Florida completes its tenth execution in 2025 for a murder committed over 42 years ago
As reported in this AP piece, a “man convicted of abducting a woman from a Florida Panhandle insurance office and killing her received a lethal injection Tuesday evening in the state’s record 10th execution this year.” Here is more:
Kayle Bates, 67, was pronounced dead at 6:17 p.m. following a three-drug injection at Florida State Prison near Starke under a death warrant signed by Republican Gov. Ron DeSantis. The execution extended Florida’s record for total executions in a single year, and two more are planned in the state within the next month.
Bates was convicted of first-degree murder, kidnapping, armed robbery and attempted sexual battery in the June 14, 1982, killing of Janet Renee White in Bay County in the Florida Panhandle. The woman’s husband, Randy White, was one of the witnesses to Tuesday’s execution….
Since the U.S. Supreme Court restored the death penalty in 1976, the highest previous annual total of Florida executions was eight in 2014. Florida has executed more people than any other state this year, while Texas and South Carolina are tied for second place with four each.

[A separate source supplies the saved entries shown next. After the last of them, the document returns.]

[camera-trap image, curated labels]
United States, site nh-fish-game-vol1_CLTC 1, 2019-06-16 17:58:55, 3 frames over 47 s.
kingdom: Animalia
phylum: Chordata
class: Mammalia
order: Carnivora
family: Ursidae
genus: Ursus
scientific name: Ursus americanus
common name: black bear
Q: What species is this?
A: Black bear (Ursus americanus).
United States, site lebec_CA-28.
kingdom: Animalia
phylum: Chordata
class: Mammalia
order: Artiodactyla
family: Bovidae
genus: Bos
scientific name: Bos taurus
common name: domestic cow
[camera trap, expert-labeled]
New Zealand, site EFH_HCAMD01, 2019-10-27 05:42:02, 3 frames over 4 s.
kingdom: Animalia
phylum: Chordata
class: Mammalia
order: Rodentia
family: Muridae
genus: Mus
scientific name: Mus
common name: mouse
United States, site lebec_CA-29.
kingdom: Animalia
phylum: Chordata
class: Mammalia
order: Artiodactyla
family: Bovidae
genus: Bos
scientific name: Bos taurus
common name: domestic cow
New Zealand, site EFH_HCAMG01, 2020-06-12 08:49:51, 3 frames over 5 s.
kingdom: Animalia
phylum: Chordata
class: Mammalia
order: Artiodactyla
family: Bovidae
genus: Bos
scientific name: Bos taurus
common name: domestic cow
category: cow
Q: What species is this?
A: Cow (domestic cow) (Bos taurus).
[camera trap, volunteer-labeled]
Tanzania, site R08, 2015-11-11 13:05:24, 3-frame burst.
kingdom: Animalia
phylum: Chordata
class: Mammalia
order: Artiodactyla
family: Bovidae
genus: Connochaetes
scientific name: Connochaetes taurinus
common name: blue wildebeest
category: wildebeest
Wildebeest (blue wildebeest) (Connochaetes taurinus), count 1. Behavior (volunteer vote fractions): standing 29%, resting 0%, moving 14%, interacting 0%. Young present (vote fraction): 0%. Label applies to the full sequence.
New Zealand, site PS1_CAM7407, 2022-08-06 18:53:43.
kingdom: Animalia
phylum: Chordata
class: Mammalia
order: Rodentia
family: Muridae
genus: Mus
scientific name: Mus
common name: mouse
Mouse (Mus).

With Tuesday’s execution, a total of 29 men have died by court-ordered execution so far this year in the U.S., and at least nine other people were scheduled to be put to death in seven states during the remainder of 2025.
According to court documents, Bates abducted his victim from the insurance office where she worked, took her into some woods behind the building, attempted to rape her, fatally stabbed her and tore a diamond ring from one of her fingers. Attorneys for Bates had filed appeals with the Florida Supreme Court and the U.S. Supreme Court, as well as a federal lawsuit claiming DeSantis’ process for signing death warrants was discriminatory. The lawsuit was recently dismissed by a judge who found problems with its statistical analysis.